__Exercise tasks__.
1) Rewrite the paragraph of the Nasdaq filing notice that begins "Pursuant to Section 19(b)(1)" as a short bulleted list that keeps its main facts.
2) In the Nasdaq filing notice, what minimum market value of unrestricted securities is mentioned in the requirement from which special purpose acquisition companies would be excluded?
3) Continue the Nasdaq filing notice below, picking up right after its last sentence.

Pursuant to Section 19(b)(1) of the Securities Exchange Act of 1934 (“Act”),[1] and Rule 19b-4 thereunder,[2] notice is hereby given that on October 8, 2020, The Nasdaq Stock Market LLC (“Nasdaq” or “Exchange”) filed with the Securities and Exchange Commission (“Commission”) the proposed rule change as described in Items I and II below, which Items have been prepared by the Exchange. On October 21, 2020, the Exchange filed Amendment No. 1 to the proposed rule change, which amended and replaced the proposed rule change in its entirety. The Commission is publishing this notice to solicit comments on the proposed rule change, as modified by Amendment No. 1, from interested persons.
I. Self-Regulatory Organization's Statement of the Terms of Substance of the Proposed Rule Change
The Exchange proposes to exclude special purpose acquisition companies from the requirement that at least 50% of a company's round lot holders each hold unrestricted securities with a market value of at least $2,500. This Amendment No. 1 replaces and supersedes the original filing in its entirety.
The text of the proposed rule change is available on the Exchange's website at https://listingcenter.nasdaq.com/rulebook/nasdaq/rules,, at the principal office of the Exchange, and at the Commission's Public Reference Room.
II. Self-Regulatory Organization's Statement of the Purpose of, and Statutory Basis for, the Proposed Rule Change
In its filing with the Commission, the Exchange included statements concerning the purpose of and basis for the proposed rule change and discussed any comments it received on the proposed rule change. The text of these Start Printed Page 68401statements may be examined at the places specified in Item IV below. The Exchange has prepared summaries, set forth in sections A, B, and C below, of the most significant aspects of such statements.

__Provided material__.
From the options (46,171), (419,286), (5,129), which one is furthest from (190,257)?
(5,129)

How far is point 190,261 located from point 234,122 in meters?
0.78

__Task answers__.
1)
- Legal basis: Section 19(b)(1) of the Securities Exchange Act of 1934 and Rule 19b-4 under it.
- On October 8, 2020, The Nasdaq Stock Market LLC filed a proposed rule change with the Securities and Exchange Commission. The Exchange prepared the change, which is described in Items I and II.
- On October 21, 2020, the Exchange filed Amendment No. 1, which amended and replaced the original proposal in its entirety.
- The Commission is publishing the notice to invite comments from interested persons on the proposal as modified by Amendment No. 1.

2) $2,500.

3)
A. Self-Regulatory Organization's Statement of the Purpose of, and Statutory Basis for, the Proposed Rule Change
1. Purpose
Nasdaq proposes to exempt Acquisition Companies listed pursuant to IM-5101-2 whose business plan is to complete one or more acquisitions, prior to the completion of any such acquisitions (“SPACs”) from the requirement that 50% of a company's required minimum number of round lot holders need to hold $2,500 worth of securities at the time of initial listing.
Nasdaq's listing requirements include a number of criteria designed to ensure that a listed security has adequate liquidity and is thus suitable for listing and trading on a national securities exchange. These requirements are intended to ensure that there are sufficient shares available for trading to facilitate proper price discovery in the secondary market. Among these is the requirement for a company to have a minimum number of publicly held shares, market value of publicly held shares and round lot holders in order to list a security on the Exchange. These measures help assure that there will be sufficient investor interest and trading to support price discovery during the initial public offering (“IPO”) process and once a security is listed.
On July 5, 2019, the Commission approved Nasdaq's proposed changes to enhance its initial listing standards related to liquidity (“Initial Liquidity Amendments”).[3] Under the revised standards, securities subject to resale restrictions for any reason (“restricted securities”) are excluded from the calculation of publicly held shares, market value of publicly held shares and round lot holders for initial listing purposes.[4] Nasdaq designed the Initial Liquidity Amendments to help ensure adequate distribution, shareholder interest and a liquid trading market for a security. The Initial Liquidity Amendments also imposed a new requirement that at least 50% of a company's minimum required round lot holders must each hold unrestricted securities with a market value of at least $2,500 (the “Required Minimum Amount”).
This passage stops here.